**Records supplied:**
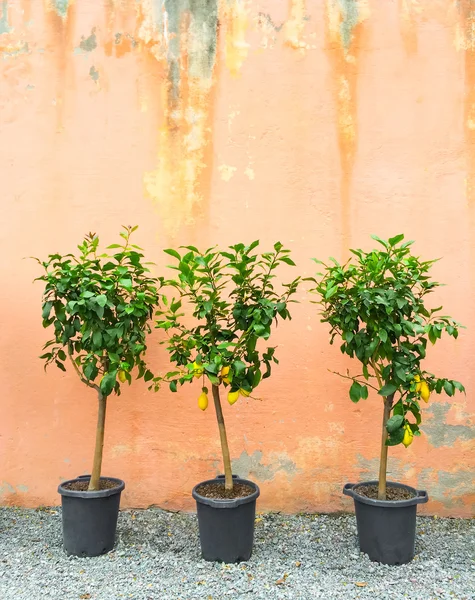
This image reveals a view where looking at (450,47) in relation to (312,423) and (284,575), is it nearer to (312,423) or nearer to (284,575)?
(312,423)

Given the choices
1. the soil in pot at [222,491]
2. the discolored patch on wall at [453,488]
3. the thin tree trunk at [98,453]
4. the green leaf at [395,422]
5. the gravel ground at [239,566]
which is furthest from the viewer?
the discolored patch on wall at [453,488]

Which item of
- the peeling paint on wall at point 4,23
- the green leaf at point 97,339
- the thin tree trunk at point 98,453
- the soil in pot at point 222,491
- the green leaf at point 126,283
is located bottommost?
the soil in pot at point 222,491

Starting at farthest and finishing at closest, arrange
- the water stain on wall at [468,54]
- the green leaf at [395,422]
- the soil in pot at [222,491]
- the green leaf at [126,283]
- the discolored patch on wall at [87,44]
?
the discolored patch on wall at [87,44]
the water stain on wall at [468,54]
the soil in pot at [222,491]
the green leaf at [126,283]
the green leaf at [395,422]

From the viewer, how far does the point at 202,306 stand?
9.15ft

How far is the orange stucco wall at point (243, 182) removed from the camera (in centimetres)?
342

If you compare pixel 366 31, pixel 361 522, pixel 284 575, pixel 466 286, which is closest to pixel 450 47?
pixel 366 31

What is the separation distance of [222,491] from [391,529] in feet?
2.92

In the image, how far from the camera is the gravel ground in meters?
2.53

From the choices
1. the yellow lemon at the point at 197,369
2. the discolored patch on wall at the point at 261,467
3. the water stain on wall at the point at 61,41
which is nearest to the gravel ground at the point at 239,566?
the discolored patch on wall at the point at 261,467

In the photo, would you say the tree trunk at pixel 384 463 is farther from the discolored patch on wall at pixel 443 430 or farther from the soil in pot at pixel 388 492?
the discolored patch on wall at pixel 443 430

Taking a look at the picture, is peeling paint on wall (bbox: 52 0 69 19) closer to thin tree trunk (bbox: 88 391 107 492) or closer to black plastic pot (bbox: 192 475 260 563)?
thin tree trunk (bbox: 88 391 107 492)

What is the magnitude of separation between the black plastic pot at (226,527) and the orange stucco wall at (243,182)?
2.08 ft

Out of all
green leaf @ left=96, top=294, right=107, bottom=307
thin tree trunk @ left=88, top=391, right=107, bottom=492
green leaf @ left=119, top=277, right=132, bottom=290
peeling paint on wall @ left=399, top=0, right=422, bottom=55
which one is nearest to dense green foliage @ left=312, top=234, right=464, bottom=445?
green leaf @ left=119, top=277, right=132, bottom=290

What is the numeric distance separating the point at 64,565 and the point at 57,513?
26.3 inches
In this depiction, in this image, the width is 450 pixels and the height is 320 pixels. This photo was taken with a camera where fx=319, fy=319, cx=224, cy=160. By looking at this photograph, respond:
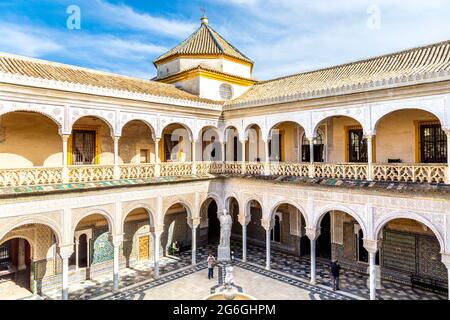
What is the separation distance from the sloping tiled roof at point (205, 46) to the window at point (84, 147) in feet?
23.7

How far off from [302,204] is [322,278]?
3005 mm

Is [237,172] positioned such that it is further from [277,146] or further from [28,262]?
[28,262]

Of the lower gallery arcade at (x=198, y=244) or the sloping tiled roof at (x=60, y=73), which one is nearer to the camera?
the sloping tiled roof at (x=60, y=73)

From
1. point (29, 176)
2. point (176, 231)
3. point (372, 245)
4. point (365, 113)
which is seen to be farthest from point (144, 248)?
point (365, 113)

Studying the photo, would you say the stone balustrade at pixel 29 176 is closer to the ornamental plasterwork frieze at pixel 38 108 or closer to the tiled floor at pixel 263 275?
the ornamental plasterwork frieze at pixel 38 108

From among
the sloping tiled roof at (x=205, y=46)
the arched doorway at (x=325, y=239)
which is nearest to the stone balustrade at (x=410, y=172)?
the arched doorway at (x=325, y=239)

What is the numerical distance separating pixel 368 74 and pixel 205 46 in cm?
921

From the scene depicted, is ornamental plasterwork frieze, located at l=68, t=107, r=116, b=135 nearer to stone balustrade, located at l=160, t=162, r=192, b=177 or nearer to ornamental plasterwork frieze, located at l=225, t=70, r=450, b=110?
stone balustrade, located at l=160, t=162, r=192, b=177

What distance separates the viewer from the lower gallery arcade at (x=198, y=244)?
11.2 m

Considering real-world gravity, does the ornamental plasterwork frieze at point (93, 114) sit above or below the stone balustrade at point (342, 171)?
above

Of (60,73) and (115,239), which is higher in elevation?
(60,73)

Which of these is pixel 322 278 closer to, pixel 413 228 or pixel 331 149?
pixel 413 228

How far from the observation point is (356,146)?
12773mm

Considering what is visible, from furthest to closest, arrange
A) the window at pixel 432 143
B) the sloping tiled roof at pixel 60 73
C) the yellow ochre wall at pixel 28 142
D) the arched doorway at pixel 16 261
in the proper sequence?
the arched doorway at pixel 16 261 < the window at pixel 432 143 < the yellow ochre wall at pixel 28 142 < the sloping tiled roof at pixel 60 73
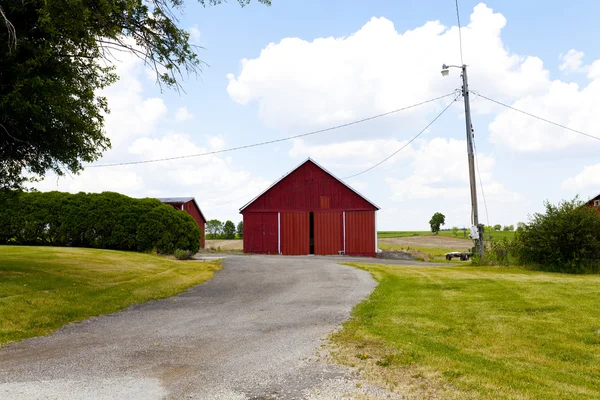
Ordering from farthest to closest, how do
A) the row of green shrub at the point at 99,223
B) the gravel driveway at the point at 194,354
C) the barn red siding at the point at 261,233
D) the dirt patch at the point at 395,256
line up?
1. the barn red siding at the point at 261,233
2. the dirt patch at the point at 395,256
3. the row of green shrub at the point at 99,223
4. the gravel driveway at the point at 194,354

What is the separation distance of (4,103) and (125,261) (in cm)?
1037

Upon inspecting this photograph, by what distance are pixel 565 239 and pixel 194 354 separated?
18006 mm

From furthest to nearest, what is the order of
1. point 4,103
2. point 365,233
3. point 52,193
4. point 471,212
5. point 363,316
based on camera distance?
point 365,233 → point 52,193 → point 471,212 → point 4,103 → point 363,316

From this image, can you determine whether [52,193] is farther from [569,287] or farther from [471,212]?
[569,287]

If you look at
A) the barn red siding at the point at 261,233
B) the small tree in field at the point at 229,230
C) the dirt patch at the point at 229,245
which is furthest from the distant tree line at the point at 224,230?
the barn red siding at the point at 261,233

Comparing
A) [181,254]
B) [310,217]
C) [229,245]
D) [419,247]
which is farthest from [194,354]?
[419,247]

--

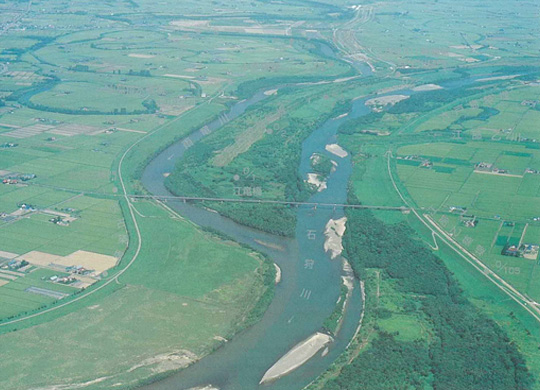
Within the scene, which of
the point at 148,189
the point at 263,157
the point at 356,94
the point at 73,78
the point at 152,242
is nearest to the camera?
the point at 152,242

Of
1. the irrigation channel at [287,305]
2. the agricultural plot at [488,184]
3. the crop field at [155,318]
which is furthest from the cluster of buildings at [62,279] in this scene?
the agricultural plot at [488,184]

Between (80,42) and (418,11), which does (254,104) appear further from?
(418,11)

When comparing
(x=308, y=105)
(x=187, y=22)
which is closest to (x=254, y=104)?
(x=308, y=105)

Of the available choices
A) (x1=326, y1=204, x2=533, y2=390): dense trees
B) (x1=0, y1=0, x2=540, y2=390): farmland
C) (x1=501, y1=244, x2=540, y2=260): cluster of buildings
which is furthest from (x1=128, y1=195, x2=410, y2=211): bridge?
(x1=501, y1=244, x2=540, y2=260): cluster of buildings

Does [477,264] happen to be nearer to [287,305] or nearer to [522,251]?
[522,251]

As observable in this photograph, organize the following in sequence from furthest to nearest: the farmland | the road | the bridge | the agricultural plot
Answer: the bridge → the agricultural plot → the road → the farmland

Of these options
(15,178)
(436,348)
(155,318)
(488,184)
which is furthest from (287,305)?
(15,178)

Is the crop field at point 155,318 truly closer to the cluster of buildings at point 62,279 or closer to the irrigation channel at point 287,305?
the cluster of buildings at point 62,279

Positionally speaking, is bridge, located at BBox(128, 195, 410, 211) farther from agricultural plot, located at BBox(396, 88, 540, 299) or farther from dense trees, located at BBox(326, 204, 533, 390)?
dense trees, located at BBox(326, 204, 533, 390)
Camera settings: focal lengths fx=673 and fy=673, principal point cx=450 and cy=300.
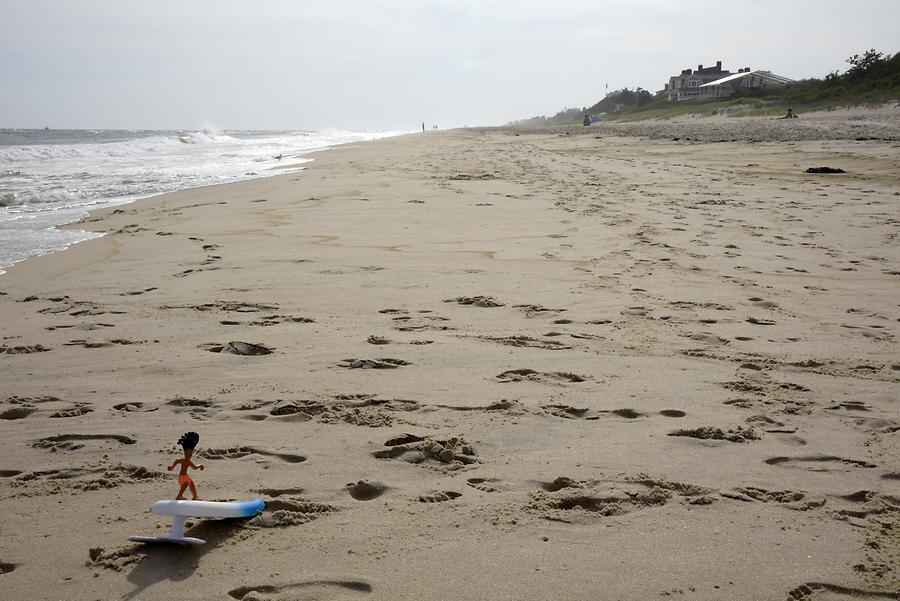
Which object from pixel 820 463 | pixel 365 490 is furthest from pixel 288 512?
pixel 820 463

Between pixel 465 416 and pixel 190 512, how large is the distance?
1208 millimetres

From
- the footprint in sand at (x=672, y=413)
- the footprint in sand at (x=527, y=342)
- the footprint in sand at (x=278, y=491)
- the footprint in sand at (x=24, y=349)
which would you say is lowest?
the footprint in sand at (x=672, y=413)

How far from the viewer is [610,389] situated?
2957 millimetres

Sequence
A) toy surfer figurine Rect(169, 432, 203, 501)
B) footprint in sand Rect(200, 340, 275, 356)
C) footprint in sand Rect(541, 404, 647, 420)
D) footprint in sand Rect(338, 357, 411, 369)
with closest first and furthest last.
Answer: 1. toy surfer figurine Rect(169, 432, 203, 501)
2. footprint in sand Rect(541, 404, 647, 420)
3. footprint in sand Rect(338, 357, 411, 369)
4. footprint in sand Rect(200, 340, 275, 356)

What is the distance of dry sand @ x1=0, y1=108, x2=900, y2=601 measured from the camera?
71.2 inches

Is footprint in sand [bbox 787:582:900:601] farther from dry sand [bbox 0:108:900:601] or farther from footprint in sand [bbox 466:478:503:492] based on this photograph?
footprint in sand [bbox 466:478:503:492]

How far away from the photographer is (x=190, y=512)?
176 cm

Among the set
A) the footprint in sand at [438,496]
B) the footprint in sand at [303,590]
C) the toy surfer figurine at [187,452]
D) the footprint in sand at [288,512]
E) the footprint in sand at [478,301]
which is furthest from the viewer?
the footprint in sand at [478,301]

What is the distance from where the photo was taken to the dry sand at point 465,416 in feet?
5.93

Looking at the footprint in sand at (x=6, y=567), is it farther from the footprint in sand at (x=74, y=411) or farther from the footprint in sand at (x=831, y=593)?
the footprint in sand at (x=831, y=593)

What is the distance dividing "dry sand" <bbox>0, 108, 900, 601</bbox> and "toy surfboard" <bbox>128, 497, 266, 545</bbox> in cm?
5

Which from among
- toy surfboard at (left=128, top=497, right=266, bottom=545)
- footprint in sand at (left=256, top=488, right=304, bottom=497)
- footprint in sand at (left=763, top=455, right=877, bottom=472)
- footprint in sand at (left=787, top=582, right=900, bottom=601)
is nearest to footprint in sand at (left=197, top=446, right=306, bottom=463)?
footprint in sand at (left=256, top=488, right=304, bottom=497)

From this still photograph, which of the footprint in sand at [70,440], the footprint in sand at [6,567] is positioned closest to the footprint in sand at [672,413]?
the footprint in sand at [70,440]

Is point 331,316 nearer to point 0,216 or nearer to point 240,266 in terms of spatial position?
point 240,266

==

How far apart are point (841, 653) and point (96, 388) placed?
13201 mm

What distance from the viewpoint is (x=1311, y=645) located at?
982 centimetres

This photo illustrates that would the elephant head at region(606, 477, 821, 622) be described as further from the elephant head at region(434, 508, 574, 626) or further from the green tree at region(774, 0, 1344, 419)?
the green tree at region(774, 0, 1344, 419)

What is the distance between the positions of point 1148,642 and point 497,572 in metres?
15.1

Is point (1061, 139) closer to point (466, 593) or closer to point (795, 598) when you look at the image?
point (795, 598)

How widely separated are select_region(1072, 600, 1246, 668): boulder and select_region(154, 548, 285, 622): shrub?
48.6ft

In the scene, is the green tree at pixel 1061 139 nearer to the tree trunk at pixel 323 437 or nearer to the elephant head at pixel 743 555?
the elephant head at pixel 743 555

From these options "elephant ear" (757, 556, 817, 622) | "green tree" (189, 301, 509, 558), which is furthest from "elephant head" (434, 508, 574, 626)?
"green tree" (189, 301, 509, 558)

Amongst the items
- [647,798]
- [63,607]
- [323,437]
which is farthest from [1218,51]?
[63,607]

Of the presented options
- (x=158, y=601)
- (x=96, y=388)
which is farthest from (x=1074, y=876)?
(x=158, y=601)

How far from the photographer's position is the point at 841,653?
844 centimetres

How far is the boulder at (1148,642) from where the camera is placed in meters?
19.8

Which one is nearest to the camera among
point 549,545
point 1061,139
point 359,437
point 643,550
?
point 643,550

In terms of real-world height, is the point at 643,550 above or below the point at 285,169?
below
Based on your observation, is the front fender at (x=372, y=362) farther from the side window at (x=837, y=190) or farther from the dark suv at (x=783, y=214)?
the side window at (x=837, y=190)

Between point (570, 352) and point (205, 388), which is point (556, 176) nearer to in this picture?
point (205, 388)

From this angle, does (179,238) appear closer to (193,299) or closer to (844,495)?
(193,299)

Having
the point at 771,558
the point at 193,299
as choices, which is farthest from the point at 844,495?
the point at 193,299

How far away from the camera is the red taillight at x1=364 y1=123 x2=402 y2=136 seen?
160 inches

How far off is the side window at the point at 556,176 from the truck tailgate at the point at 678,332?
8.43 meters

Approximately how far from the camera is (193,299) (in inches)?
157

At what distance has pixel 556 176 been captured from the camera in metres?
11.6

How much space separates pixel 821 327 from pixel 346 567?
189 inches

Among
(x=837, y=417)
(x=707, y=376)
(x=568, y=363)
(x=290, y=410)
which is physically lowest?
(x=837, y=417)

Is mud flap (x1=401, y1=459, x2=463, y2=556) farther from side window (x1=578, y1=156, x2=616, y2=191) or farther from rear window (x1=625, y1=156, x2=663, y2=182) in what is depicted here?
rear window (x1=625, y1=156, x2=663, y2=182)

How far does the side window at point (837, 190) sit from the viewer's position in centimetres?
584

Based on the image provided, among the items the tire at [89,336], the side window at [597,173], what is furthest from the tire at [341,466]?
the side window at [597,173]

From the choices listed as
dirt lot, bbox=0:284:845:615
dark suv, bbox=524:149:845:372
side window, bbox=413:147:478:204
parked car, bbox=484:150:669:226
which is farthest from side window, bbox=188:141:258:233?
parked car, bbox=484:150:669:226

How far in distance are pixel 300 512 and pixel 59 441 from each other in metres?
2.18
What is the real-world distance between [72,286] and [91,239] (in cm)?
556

**Task statement:**
Copy out in full every line in the records above that contains the word "field".

**Correct result:**
B) the small tree in field at the point at 229,230
3. the crop field at [155,318]
Is the crop field at point 155,318 truly closer to the cluster of buildings at point 62,279 or closer to the irrigation channel at point 287,305?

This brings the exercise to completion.